Task to complete:
Make an exact copy of the entries below.

Excerpts of spatial question data:
......
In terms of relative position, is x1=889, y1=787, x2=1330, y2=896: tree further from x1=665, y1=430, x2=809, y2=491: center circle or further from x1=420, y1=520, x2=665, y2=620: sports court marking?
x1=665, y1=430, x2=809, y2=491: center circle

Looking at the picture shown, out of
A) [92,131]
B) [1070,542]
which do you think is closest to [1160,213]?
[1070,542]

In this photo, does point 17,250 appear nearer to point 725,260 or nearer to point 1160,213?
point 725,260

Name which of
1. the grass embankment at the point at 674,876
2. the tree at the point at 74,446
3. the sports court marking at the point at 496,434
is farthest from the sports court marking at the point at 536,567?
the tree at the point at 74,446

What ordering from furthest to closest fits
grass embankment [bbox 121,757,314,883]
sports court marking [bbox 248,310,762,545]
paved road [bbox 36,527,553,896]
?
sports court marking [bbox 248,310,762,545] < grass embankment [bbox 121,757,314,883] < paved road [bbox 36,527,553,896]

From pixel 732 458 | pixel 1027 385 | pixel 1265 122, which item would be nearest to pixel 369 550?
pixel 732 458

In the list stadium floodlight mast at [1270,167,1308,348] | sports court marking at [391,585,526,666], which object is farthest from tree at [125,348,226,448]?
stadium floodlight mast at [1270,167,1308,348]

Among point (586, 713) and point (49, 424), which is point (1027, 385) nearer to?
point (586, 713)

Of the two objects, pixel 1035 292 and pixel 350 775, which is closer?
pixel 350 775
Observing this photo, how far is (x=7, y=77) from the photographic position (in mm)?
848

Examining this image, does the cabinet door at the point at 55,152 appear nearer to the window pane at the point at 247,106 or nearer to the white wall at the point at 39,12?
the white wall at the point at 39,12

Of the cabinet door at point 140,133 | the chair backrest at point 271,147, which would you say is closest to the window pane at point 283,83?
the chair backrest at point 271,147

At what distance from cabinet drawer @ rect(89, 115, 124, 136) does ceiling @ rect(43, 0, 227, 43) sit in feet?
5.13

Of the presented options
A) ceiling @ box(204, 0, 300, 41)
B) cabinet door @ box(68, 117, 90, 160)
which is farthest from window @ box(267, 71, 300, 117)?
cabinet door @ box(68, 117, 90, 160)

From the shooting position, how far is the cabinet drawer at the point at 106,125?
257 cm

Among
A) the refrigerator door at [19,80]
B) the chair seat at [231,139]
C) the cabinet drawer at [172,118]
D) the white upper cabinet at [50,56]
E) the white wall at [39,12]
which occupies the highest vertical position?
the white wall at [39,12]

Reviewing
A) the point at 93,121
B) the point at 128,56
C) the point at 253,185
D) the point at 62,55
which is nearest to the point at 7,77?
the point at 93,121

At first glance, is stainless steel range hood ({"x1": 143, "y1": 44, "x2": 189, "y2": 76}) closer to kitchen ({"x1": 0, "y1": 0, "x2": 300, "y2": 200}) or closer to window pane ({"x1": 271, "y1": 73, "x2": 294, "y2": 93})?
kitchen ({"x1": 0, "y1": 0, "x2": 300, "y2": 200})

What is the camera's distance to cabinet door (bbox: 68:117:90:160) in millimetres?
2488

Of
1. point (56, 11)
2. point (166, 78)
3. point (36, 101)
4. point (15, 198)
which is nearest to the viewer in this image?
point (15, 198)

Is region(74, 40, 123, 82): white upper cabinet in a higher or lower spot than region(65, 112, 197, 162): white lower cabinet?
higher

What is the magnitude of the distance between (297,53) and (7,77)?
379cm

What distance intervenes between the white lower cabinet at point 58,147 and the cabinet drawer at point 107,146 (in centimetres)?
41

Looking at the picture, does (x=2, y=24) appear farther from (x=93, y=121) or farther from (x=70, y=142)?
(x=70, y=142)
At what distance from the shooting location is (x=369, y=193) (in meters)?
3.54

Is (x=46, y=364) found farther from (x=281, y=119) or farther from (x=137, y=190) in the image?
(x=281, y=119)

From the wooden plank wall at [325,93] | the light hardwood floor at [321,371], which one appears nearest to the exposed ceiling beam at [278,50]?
......
Solution to the problem:
In terms of relative position, is x1=889, y1=787, x2=1330, y2=896: tree further from x1=665, y1=430, x2=809, y2=491: center circle or further from x1=420, y1=520, x2=665, y2=620: sports court marking?
x1=665, y1=430, x2=809, y2=491: center circle

Looking at the picture shown, out of
A) [92,131]
B) [1070,542]
which do you think is closest to [1160,213]?
[1070,542]

In this photo, does point 17,250 appear nearer to point 725,260 or nearer to point 1160,213?
point 725,260

Name which of
1. the grass embankment at the point at 674,876
2. the tree at the point at 74,446
3. the sports court marking at the point at 496,434
is farthest from the sports court marking at the point at 536,567?
the tree at the point at 74,446

What ordering from furthest to closest fits
grass embankment [bbox 121,757,314,883]
sports court marking [bbox 248,310,762,545]
paved road [bbox 36,527,553,896]
?
sports court marking [bbox 248,310,762,545] < grass embankment [bbox 121,757,314,883] < paved road [bbox 36,527,553,896]

From pixel 732 458 | pixel 1027 385 | pixel 1265 122, which item would be nearest to pixel 369 550?
pixel 732 458

In the list stadium floodlight mast at [1270,167,1308,348] | sports court marking at [391,585,526,666], which object is farthest from tree at [125,348,226,448]?
stadium floodlight mast at [1270,167,1308,348]

Among point (586, 713) and point (49, 424), which is point (1027, 385) nearer to?
point (586, 713)

Of the two objects, pixel 1035 292 and pixel 350 775, which is closer?
pixel 350 775
Observing this photo, how far is (x=7, y=77) from the photographic position (in mm)?
848

Examining this image, does the cabinet door at the point at 55,152 appear nearer to the window pane at the point at 247,106 or nearer to the white wall at the point at 39,12?
the white wall at the point at 39,12

Of the cabinet door at point 140,133 | the chair backrest at point 271,147, which would you say is closest to the window pane at point 283,83?
the chair backrest at point 271,147

At what distance from cabinet drawer @ rect(89, 115, 124, 136) does ceiling @ rect(43, 0, 227, 43) sit in feet?
5.13

Of the presented options
A) ceiling @ box(204, 0, 300, 41)
B) cabinet door @ box(68, 117, 90, 160)
which is farthest from window @ box(267, 71, 300, 117)?
cabinet door @ box(68, 117, 90, 160)

From the shooting position, how far is the cabinet drawer at the point at 106,125?
257 cm

Among
A) the refrigerator door at [19,80]
B) the chair seat at [231,139]
C) the cabinet drawer at [172,118]
D) the white upper cabinet at [50,56]
E) the white wall at [39,12]
which occupies the highest vertical position?
the white wall at [39,12]

Reviewing
A) the point at 93,121
B) the point at 128,56
C) the point at 253,185
D) the point at 62,55
which is nearest to the point at 7,77?
the point at 93,121

At first glance, is stainless steel range hood ({"x1": 143, "y1": 44, "x2": 189, "y2": 76}) closer to kitchen ({"x1": 0, "y1": 0, "x2": 300, "y2": 200}) or closer to window pane ({"x1": 271, "y1": 73, "x2": 294, "y2": 93})?
kitchen ({"x1": 0, "y1": 0, "x2": 300, "y2": 200})

What is the camera's distance to cabinet door (bbox: 68:117:90:160) in millimetres?
2488

Of
1. point (56, 11)
2. point (166, 78)
3. point (36, 101)
4. point (15, 198)
which is nearest to the viewer in this image?
point (15, 198)

Is region(74, 40, 123, 82): white upper cabinet in a higher or lower spot than region(65, 112, 197, 162): white lower cabinet?
higher

What is the magnitude of the distance between (297,53) and (7,77)?
379cm

What distance intervenes between the white lower cabinet at point 58,147 and the cabinet drawer at point 107,146 (in centimetres)?
41

Looking at the picture, does (x=2, y=24) appear farther from (x=93, y=121) or farther from (x=70, y=142)?
(x=70, y=142)
At what distance from the shooting location is (x=369, y=193) (in meters)?
3.54

Is (x=46, y=364) found farther from (x=281, y=119) or farther from (x=137, y=190) in the image?
(x=281, y=119)

From the wooden plank wall at [325,93] | the light hardwood floor at [321,371], which one appears nearest to the exposed ceiling beam at [278,50]?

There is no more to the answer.